══ Available data

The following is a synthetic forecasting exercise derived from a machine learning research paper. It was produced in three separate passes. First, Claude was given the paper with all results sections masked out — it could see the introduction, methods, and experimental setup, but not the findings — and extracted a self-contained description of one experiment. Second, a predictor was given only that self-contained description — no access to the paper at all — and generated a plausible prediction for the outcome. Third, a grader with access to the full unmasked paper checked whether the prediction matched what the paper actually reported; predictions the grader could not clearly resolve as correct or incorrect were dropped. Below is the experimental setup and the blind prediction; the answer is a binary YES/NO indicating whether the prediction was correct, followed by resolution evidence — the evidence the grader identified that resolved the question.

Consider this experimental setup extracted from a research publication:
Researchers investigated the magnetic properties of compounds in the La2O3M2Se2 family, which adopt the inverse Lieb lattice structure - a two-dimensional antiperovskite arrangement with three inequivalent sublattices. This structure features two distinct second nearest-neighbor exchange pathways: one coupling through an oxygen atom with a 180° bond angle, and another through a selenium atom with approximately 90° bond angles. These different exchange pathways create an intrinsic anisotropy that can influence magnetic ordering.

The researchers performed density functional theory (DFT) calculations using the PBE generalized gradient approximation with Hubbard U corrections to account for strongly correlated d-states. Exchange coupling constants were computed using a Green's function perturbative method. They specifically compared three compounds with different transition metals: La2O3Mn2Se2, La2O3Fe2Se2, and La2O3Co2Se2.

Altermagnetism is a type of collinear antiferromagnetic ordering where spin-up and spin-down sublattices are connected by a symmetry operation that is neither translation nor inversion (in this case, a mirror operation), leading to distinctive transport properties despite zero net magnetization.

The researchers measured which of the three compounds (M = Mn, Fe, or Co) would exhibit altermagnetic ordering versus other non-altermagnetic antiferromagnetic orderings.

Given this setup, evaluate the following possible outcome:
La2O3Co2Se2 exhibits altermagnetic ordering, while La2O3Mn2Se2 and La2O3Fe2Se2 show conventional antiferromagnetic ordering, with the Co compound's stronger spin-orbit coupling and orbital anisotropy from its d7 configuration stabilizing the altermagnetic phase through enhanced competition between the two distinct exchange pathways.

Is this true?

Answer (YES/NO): NO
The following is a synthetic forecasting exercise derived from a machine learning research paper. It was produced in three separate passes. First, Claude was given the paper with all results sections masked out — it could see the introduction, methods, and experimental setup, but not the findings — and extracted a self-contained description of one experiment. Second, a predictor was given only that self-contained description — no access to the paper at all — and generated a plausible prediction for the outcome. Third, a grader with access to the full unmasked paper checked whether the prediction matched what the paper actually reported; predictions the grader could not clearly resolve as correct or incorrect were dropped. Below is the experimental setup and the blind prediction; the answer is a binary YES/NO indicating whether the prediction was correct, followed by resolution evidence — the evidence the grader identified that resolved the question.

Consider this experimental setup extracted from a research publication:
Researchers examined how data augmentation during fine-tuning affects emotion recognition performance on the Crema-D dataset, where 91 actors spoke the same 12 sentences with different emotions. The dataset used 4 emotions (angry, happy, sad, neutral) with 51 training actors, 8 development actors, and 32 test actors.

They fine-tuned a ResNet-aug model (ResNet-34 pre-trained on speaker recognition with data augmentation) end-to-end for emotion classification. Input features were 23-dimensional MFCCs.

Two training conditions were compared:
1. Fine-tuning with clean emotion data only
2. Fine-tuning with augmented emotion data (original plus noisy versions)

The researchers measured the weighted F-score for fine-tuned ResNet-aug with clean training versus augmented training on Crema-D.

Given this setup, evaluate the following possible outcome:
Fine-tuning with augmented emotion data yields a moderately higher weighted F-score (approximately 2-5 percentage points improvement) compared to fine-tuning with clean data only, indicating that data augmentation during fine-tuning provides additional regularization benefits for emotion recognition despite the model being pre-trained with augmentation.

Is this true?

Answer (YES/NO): NO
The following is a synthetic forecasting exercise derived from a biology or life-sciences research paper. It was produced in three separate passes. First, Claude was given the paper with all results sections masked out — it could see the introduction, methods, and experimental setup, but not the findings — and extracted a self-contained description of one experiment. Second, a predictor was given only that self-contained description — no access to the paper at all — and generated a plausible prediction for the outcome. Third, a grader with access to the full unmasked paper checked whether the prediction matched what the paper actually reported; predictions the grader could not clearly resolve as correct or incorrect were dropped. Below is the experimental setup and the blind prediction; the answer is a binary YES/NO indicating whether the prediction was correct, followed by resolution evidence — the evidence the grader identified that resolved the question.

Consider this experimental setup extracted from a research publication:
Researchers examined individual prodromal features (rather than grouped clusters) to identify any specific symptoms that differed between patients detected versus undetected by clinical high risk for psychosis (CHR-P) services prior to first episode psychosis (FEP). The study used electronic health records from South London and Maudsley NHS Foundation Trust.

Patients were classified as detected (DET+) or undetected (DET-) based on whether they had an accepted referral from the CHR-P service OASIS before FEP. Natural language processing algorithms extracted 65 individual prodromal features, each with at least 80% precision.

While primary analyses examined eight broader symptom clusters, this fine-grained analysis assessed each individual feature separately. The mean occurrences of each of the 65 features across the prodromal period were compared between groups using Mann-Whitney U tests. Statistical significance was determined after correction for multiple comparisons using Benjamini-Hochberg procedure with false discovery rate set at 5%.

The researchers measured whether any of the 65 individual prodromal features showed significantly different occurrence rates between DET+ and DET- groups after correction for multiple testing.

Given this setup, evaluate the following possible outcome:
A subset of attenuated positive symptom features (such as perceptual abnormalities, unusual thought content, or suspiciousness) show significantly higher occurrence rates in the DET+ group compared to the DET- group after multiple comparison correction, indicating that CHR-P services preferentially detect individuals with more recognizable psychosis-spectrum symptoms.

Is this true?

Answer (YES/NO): NO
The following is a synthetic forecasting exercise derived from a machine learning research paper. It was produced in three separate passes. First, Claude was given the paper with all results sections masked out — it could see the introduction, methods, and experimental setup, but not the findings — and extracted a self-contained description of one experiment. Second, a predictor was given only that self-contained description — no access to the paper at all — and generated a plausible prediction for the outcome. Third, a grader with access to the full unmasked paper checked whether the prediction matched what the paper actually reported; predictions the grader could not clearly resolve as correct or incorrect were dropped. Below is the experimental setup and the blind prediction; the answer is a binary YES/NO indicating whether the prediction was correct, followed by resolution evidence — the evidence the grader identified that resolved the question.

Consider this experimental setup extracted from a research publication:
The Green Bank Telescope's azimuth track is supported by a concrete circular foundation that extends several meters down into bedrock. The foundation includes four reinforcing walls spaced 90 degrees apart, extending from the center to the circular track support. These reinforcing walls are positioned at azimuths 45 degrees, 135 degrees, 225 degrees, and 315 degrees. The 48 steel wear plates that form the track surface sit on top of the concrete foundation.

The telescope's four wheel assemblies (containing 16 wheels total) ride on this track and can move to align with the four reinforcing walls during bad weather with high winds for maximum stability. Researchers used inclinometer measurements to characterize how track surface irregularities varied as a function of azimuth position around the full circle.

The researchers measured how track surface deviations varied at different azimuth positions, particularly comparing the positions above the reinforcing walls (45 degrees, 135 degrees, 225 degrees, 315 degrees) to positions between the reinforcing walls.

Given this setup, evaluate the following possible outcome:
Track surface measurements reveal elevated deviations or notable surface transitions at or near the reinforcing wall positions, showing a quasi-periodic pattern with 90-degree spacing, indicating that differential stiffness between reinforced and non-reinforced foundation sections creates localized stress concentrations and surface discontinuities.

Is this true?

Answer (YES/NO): NO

════

Task directions »
If a line above includes the string "higher", pick it out.

Task result »
Fine-tuning with augmented emotion data yields a moderately higher weighted F-score (approximately 2-5 percentage points improvement) compared to fine-tuning with clean data only, indicating that data augmentation during fine-tuning provides additional regularization benefits for emotion recognition despite the model being pre-trained with augmentation.
A subset of attenuated positive symptom features (such as perceptual abnormalities, unusual thought content, or suspiciousness) show significantly higher occurrence rates in the DET+ group compared to the DET- group after multiple comparison correction, indicating that CHR-P services preferentially detect individuals with more recognizable psychosis-spectrum symptoms.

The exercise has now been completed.